TAREFAS OBRIGATÓRIAS:
**1)** Reproduza o trecho do texto sobre Eddie Izzard que vai de "Por acaso, eu" até "dessa interessante figura.".
**2)** Segundo o texto sobre Eddie Izzard, o que o comediante ridicularizou no show?

TEXTO DE ORIGEM:

============================================================

Friday

*Izzard is dressed to kill

Por acaso, eu vi na HBO esse comediante vestido como um travesti chinês. Alto, cabelos curtos e loiros, rosto muito maquiado, unhas pintadas de cor escura, sandália de plataforma. Lembrei dele ganhando algum prêmio: acho que foi o Emmy Awards. O show era Dress to Kill e o travesti, o comediante inglês Eddie Izzard. Por quase duas horas ininterruptas, ri escandalosamente e com gosto, durante a performance de stand up dessa interessante figura.

"I'm an Action Transvestite
"

Eu nunca tinha visto um show de comédia tão longo. Normalmente esses stand ups duram 20, 30 minutos. Mas Eddie Izzard fez um show longo e com encore! Ridicularizou a história, os americanos e os franceses. How British ! :-)

"If you've never seen an elephant ski
then you've never been on acid!"

============================================================

LISTAGEM:
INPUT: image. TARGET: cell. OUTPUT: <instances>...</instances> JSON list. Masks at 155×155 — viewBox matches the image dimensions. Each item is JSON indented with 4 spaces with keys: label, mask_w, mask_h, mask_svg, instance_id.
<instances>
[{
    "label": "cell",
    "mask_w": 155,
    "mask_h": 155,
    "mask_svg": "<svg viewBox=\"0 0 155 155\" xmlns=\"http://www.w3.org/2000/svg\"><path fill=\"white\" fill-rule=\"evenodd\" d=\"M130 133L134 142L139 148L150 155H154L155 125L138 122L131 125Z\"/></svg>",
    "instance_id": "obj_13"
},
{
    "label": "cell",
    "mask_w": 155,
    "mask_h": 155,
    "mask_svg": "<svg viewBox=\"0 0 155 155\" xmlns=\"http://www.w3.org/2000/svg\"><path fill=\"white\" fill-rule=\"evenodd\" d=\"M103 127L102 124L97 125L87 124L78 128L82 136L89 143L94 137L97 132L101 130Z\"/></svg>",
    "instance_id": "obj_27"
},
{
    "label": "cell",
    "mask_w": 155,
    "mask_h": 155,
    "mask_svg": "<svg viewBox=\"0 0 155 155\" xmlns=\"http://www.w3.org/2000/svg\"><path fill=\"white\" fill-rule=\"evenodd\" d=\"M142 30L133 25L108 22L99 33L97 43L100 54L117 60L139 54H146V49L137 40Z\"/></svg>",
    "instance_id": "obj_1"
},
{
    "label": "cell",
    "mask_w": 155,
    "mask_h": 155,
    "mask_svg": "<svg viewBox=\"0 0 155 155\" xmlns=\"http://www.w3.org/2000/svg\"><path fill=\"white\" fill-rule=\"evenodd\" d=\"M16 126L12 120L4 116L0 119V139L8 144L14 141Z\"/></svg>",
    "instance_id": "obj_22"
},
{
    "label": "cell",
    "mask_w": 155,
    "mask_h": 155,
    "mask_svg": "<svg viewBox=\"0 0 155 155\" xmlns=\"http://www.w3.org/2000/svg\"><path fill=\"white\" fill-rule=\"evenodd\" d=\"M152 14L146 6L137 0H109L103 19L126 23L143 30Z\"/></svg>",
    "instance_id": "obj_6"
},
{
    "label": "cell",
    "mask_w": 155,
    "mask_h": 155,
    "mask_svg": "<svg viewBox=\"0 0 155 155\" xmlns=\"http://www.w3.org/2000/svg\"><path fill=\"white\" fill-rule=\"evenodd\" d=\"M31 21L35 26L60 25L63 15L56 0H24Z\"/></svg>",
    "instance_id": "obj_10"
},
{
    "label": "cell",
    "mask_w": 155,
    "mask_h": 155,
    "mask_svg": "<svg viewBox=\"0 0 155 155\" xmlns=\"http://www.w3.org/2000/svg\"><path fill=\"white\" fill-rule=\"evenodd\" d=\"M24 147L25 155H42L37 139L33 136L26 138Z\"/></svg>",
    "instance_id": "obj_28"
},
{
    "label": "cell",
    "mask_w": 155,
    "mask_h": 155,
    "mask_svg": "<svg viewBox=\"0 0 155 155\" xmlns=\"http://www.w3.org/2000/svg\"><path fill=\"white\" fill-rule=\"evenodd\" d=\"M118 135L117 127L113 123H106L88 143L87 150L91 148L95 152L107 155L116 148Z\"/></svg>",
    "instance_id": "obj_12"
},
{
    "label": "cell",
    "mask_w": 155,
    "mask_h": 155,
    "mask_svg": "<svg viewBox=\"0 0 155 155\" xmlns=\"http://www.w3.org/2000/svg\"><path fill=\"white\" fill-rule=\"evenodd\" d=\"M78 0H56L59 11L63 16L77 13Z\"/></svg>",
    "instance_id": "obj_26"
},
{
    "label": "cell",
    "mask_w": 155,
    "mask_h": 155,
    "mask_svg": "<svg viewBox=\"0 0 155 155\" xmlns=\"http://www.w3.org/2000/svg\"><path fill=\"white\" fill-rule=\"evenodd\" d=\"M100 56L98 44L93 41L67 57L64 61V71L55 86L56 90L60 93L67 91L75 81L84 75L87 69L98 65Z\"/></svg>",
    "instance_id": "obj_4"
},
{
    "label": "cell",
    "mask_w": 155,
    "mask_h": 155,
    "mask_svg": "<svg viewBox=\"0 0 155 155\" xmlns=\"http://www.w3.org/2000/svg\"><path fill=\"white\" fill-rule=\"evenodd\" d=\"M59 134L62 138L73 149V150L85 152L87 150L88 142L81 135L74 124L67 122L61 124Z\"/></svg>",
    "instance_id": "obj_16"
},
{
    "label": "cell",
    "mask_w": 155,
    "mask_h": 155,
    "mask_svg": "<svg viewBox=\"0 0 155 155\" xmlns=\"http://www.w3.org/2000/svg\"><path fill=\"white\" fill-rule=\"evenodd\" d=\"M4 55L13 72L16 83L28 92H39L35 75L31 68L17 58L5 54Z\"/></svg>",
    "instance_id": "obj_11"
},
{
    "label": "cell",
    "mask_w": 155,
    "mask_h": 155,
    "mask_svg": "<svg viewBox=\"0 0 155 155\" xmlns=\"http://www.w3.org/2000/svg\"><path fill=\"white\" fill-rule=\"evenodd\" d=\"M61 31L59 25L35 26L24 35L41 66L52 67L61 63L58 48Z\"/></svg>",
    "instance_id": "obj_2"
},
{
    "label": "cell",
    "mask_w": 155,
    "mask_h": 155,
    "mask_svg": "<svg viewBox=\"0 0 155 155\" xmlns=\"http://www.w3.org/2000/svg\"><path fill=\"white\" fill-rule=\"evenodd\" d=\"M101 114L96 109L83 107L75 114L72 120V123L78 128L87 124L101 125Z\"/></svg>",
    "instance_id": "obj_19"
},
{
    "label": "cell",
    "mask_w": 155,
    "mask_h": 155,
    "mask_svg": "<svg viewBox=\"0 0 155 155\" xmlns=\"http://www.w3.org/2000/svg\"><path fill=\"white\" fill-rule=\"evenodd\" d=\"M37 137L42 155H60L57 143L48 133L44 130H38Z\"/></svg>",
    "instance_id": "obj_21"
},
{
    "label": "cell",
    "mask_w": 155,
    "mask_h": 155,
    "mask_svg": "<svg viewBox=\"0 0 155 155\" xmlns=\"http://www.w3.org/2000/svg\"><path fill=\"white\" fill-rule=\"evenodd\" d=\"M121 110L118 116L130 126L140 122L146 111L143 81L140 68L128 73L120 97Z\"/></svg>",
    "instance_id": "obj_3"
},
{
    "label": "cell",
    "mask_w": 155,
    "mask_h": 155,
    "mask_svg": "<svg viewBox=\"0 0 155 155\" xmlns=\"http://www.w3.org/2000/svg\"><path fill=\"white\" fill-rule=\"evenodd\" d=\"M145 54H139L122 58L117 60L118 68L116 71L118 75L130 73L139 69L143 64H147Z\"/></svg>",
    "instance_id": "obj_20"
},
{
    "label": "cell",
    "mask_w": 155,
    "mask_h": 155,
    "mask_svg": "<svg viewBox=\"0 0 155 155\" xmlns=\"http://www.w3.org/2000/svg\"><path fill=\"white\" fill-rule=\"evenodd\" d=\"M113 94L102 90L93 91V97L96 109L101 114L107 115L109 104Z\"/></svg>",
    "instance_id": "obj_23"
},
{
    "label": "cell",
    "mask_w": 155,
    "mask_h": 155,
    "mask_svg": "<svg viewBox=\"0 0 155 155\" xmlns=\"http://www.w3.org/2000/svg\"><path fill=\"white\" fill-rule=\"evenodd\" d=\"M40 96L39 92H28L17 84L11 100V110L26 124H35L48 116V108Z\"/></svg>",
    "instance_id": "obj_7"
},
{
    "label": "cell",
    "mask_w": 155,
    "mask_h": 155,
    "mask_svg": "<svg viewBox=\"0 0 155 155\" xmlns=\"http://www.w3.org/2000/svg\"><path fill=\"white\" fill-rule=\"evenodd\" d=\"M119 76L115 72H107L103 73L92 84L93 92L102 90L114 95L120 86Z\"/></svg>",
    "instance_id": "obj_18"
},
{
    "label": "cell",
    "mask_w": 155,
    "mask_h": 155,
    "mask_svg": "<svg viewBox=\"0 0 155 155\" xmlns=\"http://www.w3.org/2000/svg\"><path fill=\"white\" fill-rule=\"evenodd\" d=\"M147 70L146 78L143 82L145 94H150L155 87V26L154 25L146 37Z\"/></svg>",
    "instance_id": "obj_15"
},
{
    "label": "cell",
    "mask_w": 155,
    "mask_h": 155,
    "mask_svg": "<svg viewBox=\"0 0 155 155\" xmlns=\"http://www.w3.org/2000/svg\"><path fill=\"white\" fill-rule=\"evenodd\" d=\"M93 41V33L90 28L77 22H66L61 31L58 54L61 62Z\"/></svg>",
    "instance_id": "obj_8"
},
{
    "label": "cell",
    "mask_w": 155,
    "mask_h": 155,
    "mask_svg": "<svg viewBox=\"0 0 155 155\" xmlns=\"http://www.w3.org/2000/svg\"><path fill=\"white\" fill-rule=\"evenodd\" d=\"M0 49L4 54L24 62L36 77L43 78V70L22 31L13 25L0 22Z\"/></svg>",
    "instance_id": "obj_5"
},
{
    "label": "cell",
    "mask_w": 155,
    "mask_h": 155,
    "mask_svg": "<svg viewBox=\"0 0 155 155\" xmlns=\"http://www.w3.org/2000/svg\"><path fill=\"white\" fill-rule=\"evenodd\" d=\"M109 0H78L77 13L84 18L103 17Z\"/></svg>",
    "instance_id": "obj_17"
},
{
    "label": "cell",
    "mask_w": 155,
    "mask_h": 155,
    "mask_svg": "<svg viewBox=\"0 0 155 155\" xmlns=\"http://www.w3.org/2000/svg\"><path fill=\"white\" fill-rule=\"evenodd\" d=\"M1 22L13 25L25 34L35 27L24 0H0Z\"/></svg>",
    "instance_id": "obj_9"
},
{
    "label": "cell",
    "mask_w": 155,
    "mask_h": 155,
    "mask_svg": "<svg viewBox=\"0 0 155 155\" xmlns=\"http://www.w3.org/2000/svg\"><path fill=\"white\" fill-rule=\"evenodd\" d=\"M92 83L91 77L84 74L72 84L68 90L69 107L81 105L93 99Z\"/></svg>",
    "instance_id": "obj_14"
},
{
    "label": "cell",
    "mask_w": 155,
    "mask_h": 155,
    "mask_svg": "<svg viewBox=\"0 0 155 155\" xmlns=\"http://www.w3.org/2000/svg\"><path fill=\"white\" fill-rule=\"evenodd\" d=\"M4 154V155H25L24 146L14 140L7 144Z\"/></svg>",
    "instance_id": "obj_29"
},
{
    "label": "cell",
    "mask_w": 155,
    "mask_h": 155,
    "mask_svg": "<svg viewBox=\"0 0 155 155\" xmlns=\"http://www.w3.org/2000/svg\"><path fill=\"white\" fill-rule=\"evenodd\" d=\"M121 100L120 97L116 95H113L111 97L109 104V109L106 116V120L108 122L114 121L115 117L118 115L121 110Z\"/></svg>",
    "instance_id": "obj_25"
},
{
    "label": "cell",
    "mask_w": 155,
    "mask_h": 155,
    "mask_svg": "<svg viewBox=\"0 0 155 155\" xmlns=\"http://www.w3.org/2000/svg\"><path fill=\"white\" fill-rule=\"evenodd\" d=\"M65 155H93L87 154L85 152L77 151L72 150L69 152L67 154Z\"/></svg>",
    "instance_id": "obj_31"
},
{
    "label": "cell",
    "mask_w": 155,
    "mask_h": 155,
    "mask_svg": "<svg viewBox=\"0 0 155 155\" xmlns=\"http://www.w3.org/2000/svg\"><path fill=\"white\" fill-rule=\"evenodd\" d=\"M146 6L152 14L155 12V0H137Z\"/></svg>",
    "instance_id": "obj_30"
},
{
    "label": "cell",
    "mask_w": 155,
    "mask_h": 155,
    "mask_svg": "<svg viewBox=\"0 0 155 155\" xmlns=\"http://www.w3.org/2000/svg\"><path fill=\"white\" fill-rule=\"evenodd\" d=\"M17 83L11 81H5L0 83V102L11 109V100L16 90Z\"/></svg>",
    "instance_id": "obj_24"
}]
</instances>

============================================================

RESPOSTAS ÀS TAREFAS:
**1)**
Por acaso, eu vi na HBO esse comediante vestido como um travesti chinês. Alto, cabelos curtos e loiros, rosto muito maquiado, unhas pintadas de cor escura, sandália de plataforma. Lembrei dele ganhando algum prêmio: acho que foi o Emmy Awards. O show era Dress to Kill e o travesti, o comediante inglês Eddie Izzard. Por quase duas horas ininterruptas, ri escandalosamente e com gosto, durante a performance de stand up dessa interessante figura.

**2)** A história, os americanos e os franceses.